● EXTRACT PROVIDED
In eleventh grade, my English teacher had us choose an author and focus our term papers solely on their books for the entire year.  She suggested I choose Orson Scott Card, but I chose Cormac McCarthy instead.  I’m not sure if that was the worst decision of my high school career, or the best decision, since assigned high school reading tends to make any book feel like it sucks.  I discovered Ender’s Game the following summer, and finished it in a delirious rush at 3am the morning after checking it out from the local library.

More than any other book, Ender’s Game cemented my love for the genre, and showed me just how powerful and moving the genre could be.  It opened so many insights into the world and human nature, reading that book made me feel like I’d opened a pair of eyes that I didn’t even know I’d had.  Looking back, that was probably the moment when I knew I would be a science fiction writer.  I’d known I was going to be a writer ever since I read A Wrinkle in Time at age eight, but to be a science fiction writer specifically, that goal was probably cemented by reading Orson Scott Card.

After high school, I served a two year mission for my church, during which I didn’t read any novels or watch any TV or movies.  When I came back, though, Orson Scott Card and Madeline L’Engle helped me to ease through the awkwardness of adjusting back to normal civilian life.  When I left for college, I expanded my horizons even further, starting with Isaac Asimov’s Foundation series and Edgar Rice Burrough’s Princess of Mars.

● EXERCISE TASK 1
Extract the portion of the reading memoir above starting with "In eleventh grade, my" and going on through "the local library.", copying it word for word.
● EXERCISE TASK 2
Continue the memoir about discovering science fiction from the point where it stops.

● GIVEN RECORDS

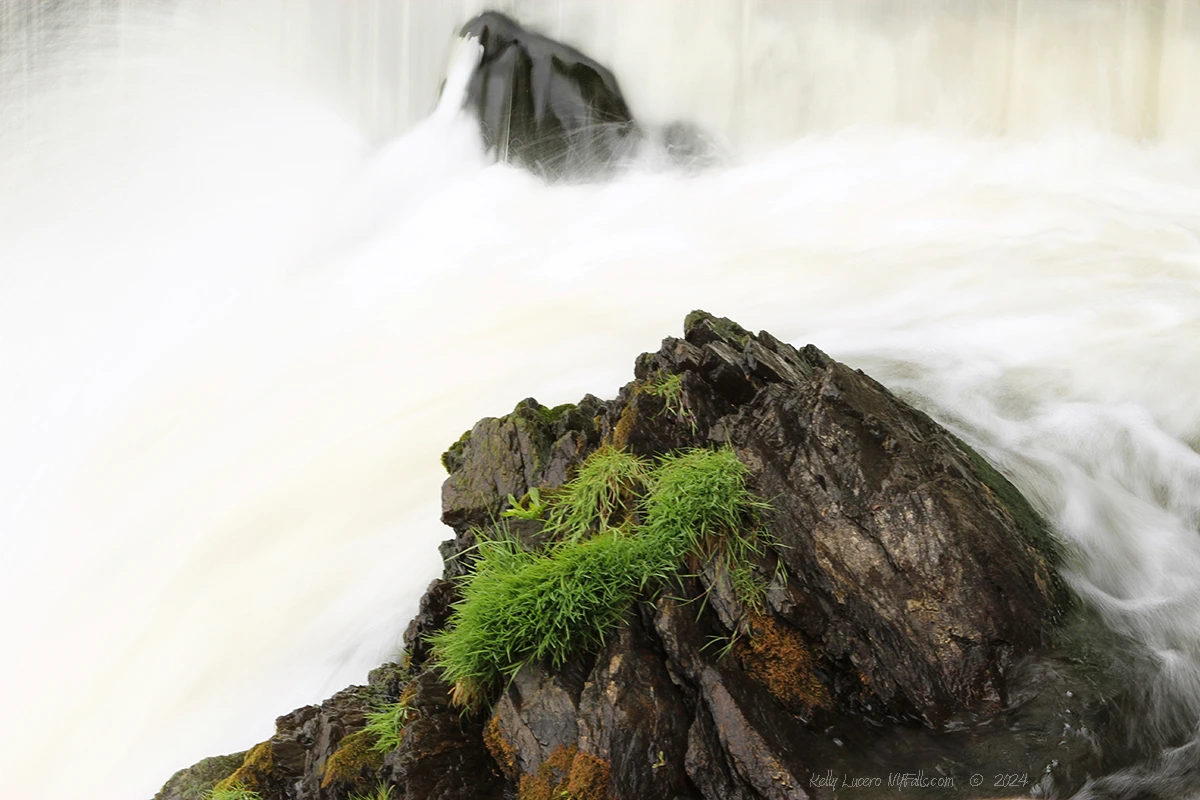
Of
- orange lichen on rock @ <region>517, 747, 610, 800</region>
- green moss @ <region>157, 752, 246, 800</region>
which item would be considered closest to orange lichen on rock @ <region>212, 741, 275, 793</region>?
green moss @ <region>157, 752, 246, 800</region>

● ANSWER 1
In eleventh grade, my English teacher had us choose an author and focus our term papers solely on their books for the entire year.  She suggested I choose Orson Scott Card, but I chose Cormac McCarthy instead.  I’m not sure if that was the worst decision of my high school career, or the best decision, since assigned high school reading tends to make any book feel like it sucks.  I discovered Ender’s Game the following summer, and finished it in a delirious rush at 3am the morning after checking it out from the local library.

● ANSWER 2
When I discovered Pioneer Books in downtown Provo, I knew I’d found my favorite bookstore in Utah Valley.  I have so many fond memories sitting cross-legged on the floor in the science fiction section, browsing through the musty used books for hours at a time.  That’s where I discovered C.J. Cherryh, Arthur C. Clarke, Robert A. Heinlein, Ursula K. Le Guin, and numerous other authors who are among my favorites today.

When I discovered Spin, Robert Charles Wilson soon became one of my favorites.  I picked up that novel as a free PDF from Tor, and read it over the summer while studying abroad in Jordan.  Once again, that same hard sf sensibility I’d gotten from Roger Allen McBride touched me in an unforgettable way.  But it was the human element of that book that really moved me–in fact, it’s always been about the human element.  The world building in Downbelow Station was great and all, but the romance of Merchanter’s Luck had a much more lasting impact.  Starship Troopers had some good ideas, but it was Mandella’s personal journey in The Forever War that moved me almost to tears.  The intrigue of the Ender’s Shadow series was quite entertaining, but it was Ender’s Game and Speaker for the Dead that really taught me what it means to be human.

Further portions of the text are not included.